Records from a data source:
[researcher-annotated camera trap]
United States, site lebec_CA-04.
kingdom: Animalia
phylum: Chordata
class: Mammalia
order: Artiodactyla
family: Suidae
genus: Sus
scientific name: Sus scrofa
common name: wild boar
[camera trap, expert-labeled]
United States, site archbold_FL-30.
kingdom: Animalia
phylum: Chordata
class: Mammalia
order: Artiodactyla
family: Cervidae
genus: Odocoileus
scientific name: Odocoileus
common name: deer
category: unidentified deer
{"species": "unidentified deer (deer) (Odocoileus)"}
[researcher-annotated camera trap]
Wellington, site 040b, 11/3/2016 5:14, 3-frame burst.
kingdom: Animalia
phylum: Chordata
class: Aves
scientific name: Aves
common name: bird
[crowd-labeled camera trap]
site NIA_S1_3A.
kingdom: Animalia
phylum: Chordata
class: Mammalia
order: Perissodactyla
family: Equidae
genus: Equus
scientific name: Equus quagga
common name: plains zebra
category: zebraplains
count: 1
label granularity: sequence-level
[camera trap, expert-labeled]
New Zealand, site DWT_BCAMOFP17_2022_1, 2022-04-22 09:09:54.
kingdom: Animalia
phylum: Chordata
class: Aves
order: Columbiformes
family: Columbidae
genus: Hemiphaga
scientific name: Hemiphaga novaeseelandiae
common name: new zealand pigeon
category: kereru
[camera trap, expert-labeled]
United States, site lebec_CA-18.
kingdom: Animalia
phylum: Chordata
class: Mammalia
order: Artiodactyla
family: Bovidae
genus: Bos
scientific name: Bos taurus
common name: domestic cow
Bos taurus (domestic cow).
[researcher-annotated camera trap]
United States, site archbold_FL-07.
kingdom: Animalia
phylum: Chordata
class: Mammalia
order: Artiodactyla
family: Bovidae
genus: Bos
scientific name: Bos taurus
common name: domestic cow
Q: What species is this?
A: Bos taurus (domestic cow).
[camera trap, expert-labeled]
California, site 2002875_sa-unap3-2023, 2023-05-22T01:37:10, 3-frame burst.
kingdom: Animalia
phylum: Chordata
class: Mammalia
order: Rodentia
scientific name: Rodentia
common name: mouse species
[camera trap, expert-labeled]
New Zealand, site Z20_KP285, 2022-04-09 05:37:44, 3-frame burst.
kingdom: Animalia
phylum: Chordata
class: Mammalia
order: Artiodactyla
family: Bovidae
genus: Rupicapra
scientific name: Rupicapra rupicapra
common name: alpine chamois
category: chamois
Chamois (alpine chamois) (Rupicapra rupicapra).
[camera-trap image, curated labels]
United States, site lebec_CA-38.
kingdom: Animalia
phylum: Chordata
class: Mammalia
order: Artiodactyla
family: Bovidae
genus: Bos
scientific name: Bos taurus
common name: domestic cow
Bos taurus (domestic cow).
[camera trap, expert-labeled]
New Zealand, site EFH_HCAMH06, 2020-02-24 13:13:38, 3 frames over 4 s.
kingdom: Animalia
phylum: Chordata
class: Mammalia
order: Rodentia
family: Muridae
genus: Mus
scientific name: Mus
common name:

Task item => Considering each line of the records on its own, count those that contain "species" and give only that number.

Problem solution => 3